Exercise:
List every supervillain named in the blog post below about earthquakes and Batman comics.

Extract:
<<<<

Wednesday, March 10, 2010

Earthquakes Cripple Haiti, Chile, Gotham City

I wanted to write about the Haitian earthquake, and then the Chilean quake came, five hundred times as powerful. The Richter Scale is base-ten-logarithmic, so a difference between a 7.0 and an 8.8 quake is ten to the one-point-eight, taken to the one-point-five. (I’d forgotten how logs work, and I only had the vaguest of ideas of how the Richter Scale works, so I had to look this up.) While the mechanics of the planet’s continental drift are interesting, what insensitive jerk keeps score, when human beings are getting kicked in the shorts.

Instead, I’m going to review a series of comic books. I discovered Batman: No Man’s Land at the neighborhood branch of the Hennepin County Library. Can you believe they have comics at the library? This is probably one of the more sophisticated ones. It comes in five volumes, and I read One and Four.

When Frank Miller wrote Batman: The Dark Knight twenty or so years ago, readers and the funny-book industry took notice. The Dark Knight is a gritty, noir thriller, and Miller has a feeling for character and plot, as well as a satirical outlook on our moment in history. DK was comic’s High Noon, an adult read in a puerile millieu, and it gave comic book writers and artists permission to examine the darkness in the souls of their characters, and our world, if few did it with Miller's art.

Batman is, of course, the masked and muscular vigilante who guards Gotham City -- a stand-in for the island of Manhattan -- from quirky supervillains like Two Face, the Penguin, the Joker, etc. He is aided by Robin the Boy Wonder, Commissioner James Gordon, Batgirl, etc., etc., and etc. No Man’s Land’s premise is that Gotham City has suffered a massive earthquake. The rest of the United States, presumably with problems of their own, have abandoned Gotham to its own devices, dynamited its bridges, and posted patrols to keep Gothamites on the island, and the infrequent smuggler or maniac out.

>>>>

Dataset entries

<<<<

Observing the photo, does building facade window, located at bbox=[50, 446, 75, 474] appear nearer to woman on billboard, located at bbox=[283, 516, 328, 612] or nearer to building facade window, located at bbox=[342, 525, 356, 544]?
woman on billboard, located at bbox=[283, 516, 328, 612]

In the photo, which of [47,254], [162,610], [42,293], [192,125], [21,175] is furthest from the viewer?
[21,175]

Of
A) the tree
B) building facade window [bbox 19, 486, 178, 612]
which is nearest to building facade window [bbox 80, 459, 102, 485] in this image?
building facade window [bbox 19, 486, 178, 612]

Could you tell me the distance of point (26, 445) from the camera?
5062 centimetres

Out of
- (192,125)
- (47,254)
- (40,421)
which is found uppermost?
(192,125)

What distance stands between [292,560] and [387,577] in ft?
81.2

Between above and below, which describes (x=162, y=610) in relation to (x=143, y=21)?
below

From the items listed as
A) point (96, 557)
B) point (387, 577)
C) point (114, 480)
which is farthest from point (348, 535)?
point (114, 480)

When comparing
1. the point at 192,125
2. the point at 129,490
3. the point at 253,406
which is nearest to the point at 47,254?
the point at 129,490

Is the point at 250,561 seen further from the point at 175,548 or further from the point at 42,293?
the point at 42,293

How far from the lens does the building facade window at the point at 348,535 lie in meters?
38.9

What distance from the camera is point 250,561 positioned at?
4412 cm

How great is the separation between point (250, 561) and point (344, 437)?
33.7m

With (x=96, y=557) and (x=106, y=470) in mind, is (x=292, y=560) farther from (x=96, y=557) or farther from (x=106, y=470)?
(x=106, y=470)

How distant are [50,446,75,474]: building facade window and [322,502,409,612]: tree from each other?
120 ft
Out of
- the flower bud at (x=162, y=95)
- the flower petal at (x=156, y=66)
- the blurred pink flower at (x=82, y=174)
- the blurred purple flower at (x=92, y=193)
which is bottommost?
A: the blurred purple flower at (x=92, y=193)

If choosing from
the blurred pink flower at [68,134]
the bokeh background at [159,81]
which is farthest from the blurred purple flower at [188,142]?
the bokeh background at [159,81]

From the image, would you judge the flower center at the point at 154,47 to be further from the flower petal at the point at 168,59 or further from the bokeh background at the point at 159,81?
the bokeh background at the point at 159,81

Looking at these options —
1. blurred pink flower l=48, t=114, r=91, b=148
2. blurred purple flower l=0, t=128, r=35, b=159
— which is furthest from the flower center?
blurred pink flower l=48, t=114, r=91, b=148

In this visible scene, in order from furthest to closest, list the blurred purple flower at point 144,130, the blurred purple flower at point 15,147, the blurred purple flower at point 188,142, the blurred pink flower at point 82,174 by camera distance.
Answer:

>>>>

Result:
Two Face, the Penguin, the Joker